An observation that I didn’t see them make explicitly is that orienteering can reduce the search space and thus increase precision. I do this frequently; for example, when searching for a file in the file system, I go a directory that I’m pretty sure is above the file I am looking for, then do a find:
find . -name emailCartoons
Instead of navigating to some subdirectory, I could do the find from / or from my home directory, but that would give me way more information than I need.
The authors also don’t say what operating system their test subjects used, nor which email client they used. Different email clients have radically different search capabilities! In particular, I remember that when I was researching my book, people told me that the Outlook search was so slow that it was too painful to use. Gmail, on the other hand, has search so fast that I almost never orienteer to find a message. While I have never tried it, I hear that Google Desktop is a whiz at teleporting.
I also have to think that better training on search engines would help people teleport more.
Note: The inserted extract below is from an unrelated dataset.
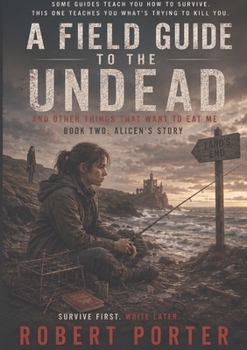 A Field Guide to the Dead II: Alicen's Story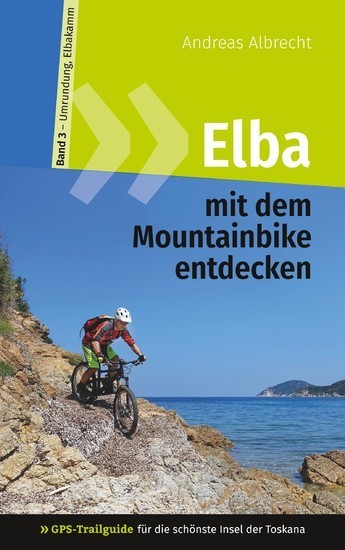 Elba mit dem Mountainbike entdecken 3 - GPS-Trailguide für die schönste Insel der Toskana main product photo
For example, instead of typing the URL for the University of East-Central Illinois at Hoople’s math department, then clicking around to the faculty page to get to Sabrina Aguilar’s home page, someone could instead search Google for
aguilar site:math.ueci-h.edu
but a lot of people don’t know about the site: feature.
The Google Guide by my friend Nancy Blachman has good information on how to search better, including this advanced operators cheat sheet.